Pictured is District 4 Fisheries Biologist Kyle Rachels with a white catfish, which has been absent from rivers in southeastern North Carolina for several decades due to predation. (NCWRC Photo)
White Catfish Returned to Several North Carolina Streams
Source: North Carolina Wildlife Resources Commission (NCWRC)
RALEIGH, N.C. –In September, the N.C. Wildlife Resources Commission stocked over 150,000 white catfish in several southeastern North Carolina streams. White catfish are the largest catfish species native to coastal North Carolina rivers, and this year marked the first time they were widely stocked by Wildlife Commission staff.
White catfish have been absent from rivers in southeastern North Carolina for several decades due to predation by nonnative flathead catfish. First stocked in 1965, flathead catfish were observed to readily consume native catfish species, including white catfish.
“Production efforts were extremely successful this year. We were able to stock significantly more white catfish fingerlings than we had anticipated into Holly Shelter Creek, Rice’s Creek and the South River,” said Watha State Fish Hatchery Superintendent Jeff Evans. “Although their maximum size is smaller than invasive catfish such as the blue and flathead catfish, they commonly reach 3 to 5 pounds, and the state record is 13 pounds.”
“The 2019 Catfish Management Plan prioritizes native catfish conservation in coastal North Carolina rivers,” said District 4 Fisheries Biologist Kyle Rachels. “The reintroduction of white catfish into these rivers supports that goal and will provide anglers the opportunity to catch and harvest a native sport fish species.”
The stocked white catfish will likely take one to two years to reach catchable size and are protected by a 10 fish daily creel limit in combination with other bullhead species.
Biologists will continue to survey the areas to assess if stockings are successfully replenishing white catfish populations and adjust management plans as needed.

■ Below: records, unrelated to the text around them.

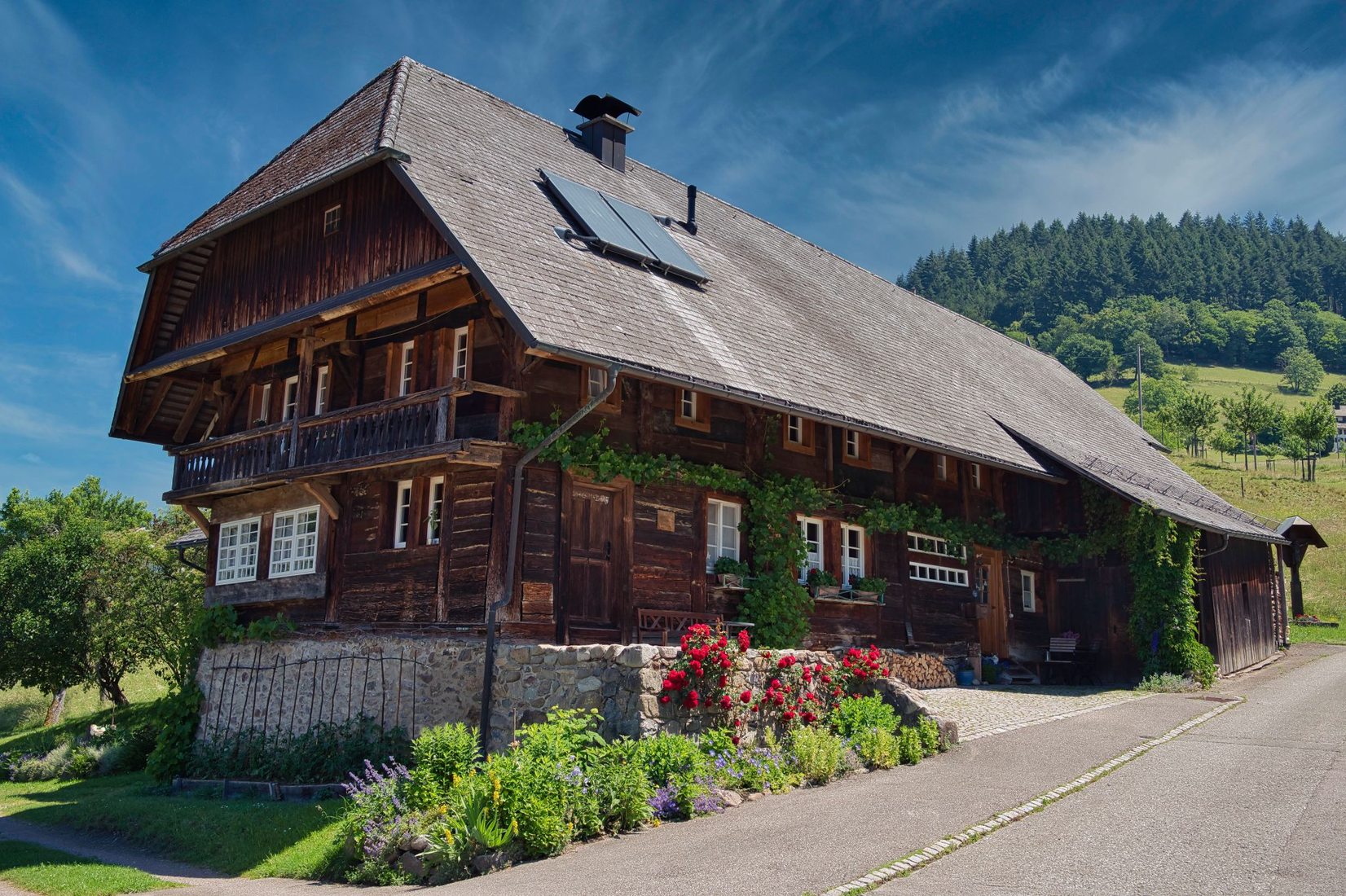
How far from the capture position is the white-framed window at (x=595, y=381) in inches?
672

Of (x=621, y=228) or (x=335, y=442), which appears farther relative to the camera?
(x=621, y=228)

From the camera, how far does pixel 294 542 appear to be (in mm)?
18969

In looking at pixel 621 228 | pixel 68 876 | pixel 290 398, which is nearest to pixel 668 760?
pixel 68 876

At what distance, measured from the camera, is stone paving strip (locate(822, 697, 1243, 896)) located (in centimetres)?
848

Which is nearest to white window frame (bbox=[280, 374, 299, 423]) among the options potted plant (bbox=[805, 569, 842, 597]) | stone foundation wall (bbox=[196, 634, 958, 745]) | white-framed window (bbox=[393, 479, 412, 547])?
white-framed window (bbox=[393, 479, 412, 547])

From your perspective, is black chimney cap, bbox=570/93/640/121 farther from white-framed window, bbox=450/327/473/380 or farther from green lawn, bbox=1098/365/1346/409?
green lawn, bbox=1098/365/1346/409

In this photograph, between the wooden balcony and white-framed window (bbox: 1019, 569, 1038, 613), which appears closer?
the wooden balcony

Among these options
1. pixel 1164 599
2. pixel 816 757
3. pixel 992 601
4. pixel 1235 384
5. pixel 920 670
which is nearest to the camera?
pixel 816 757

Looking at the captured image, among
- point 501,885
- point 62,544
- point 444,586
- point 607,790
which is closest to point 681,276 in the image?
point 444,586

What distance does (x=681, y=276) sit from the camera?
19578mm

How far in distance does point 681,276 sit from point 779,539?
501 cm

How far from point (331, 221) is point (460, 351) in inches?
146

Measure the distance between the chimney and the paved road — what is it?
15.7m

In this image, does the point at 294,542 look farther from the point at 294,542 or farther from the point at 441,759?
the point at 441,759
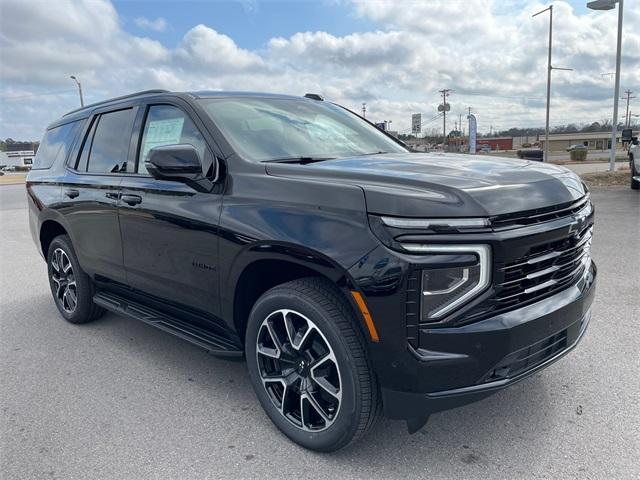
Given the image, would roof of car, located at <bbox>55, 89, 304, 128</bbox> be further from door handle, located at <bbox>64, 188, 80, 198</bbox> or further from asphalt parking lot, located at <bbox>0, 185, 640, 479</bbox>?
asphalt parking lot, located at <bbox>0, 185, 640, 479</bbox>

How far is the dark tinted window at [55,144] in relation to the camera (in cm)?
473

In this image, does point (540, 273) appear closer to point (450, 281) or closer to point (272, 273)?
point (450, 281)

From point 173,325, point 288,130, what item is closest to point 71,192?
point 173,325

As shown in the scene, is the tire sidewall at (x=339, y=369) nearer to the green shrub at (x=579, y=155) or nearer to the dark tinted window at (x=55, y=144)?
the dark tinted window at (x=55, y=144)

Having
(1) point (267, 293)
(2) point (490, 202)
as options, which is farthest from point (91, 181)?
(2) point (490, 202)

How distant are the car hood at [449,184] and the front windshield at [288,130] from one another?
345 mm

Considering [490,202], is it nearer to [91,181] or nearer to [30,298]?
[91,181]

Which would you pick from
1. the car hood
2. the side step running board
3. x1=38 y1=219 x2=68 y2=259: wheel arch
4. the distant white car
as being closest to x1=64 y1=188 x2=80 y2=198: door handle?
x1=38 y1=219 x2=68 y2=259: wheel arch

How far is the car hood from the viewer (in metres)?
2.16

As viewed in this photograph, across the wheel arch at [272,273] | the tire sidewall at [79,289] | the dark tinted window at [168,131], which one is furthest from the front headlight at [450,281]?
the tire sidewall at [79,289]

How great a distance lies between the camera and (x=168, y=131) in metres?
3.47

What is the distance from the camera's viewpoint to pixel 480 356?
2.17 m

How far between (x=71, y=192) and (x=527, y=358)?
12.5 ft

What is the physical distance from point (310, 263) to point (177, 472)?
1216mm
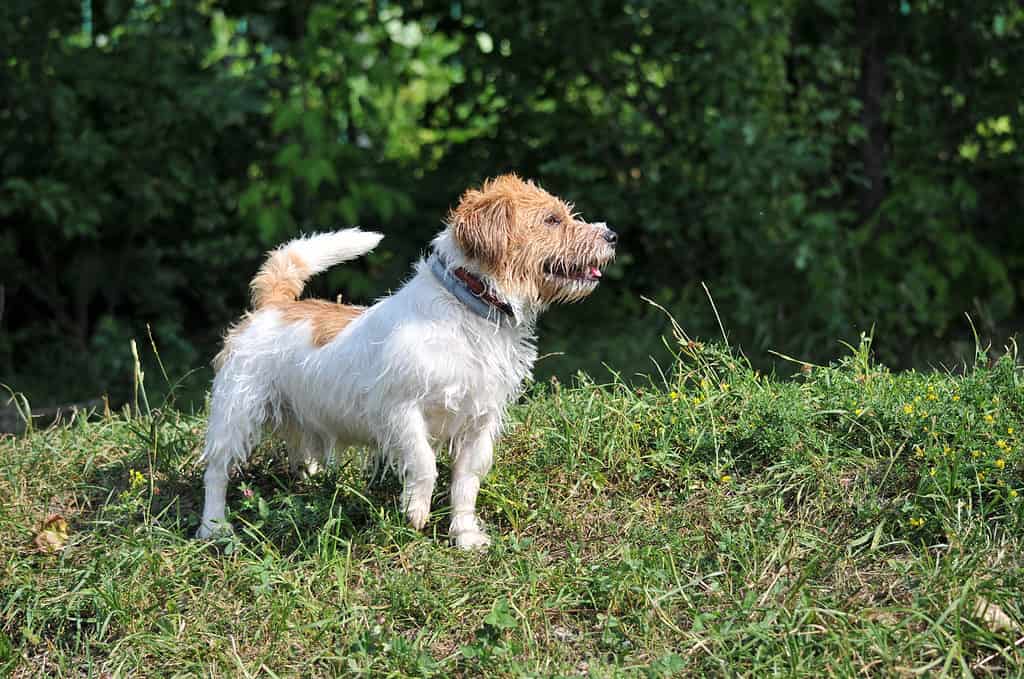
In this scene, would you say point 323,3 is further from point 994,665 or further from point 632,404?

To learn more about white catfish and the Wildlife Commission’s stocking efforts in coastal rivers, contact Rachels at firstname.lastname@example.org.
Epilogue: Hurricane Florence caused catastrophic damage in the Carolinas in September 2018. One of the results was widespread fish kills in southeastern North Carolina. Blue and flathead catfish were impacted greatly by resulting fish kills. Before that, the nonnative flatheads that had been stocked back in the 60s, had a devastating effect on North Carolina’s native white catfish.
“Blue and flathead catfish were impacted by those fish kills,” reported District 4 Fisheries Biologist Kyle Rachels. “Those kills may possibly relieve some predatory pressure (on the white catfish) for a few years.”
“That said,” continued Rachels, “there are still plenty of blue and flathead catfish in those systems and they’ll certainly predate heavily on white catfish as their populations recover. We’re interested to see if we observe white catfish at large in the stocked rivers in the coming years, how long they persist after stocking in the presence of blue and flathead catfish, and if anglers are able to catch/keep any.”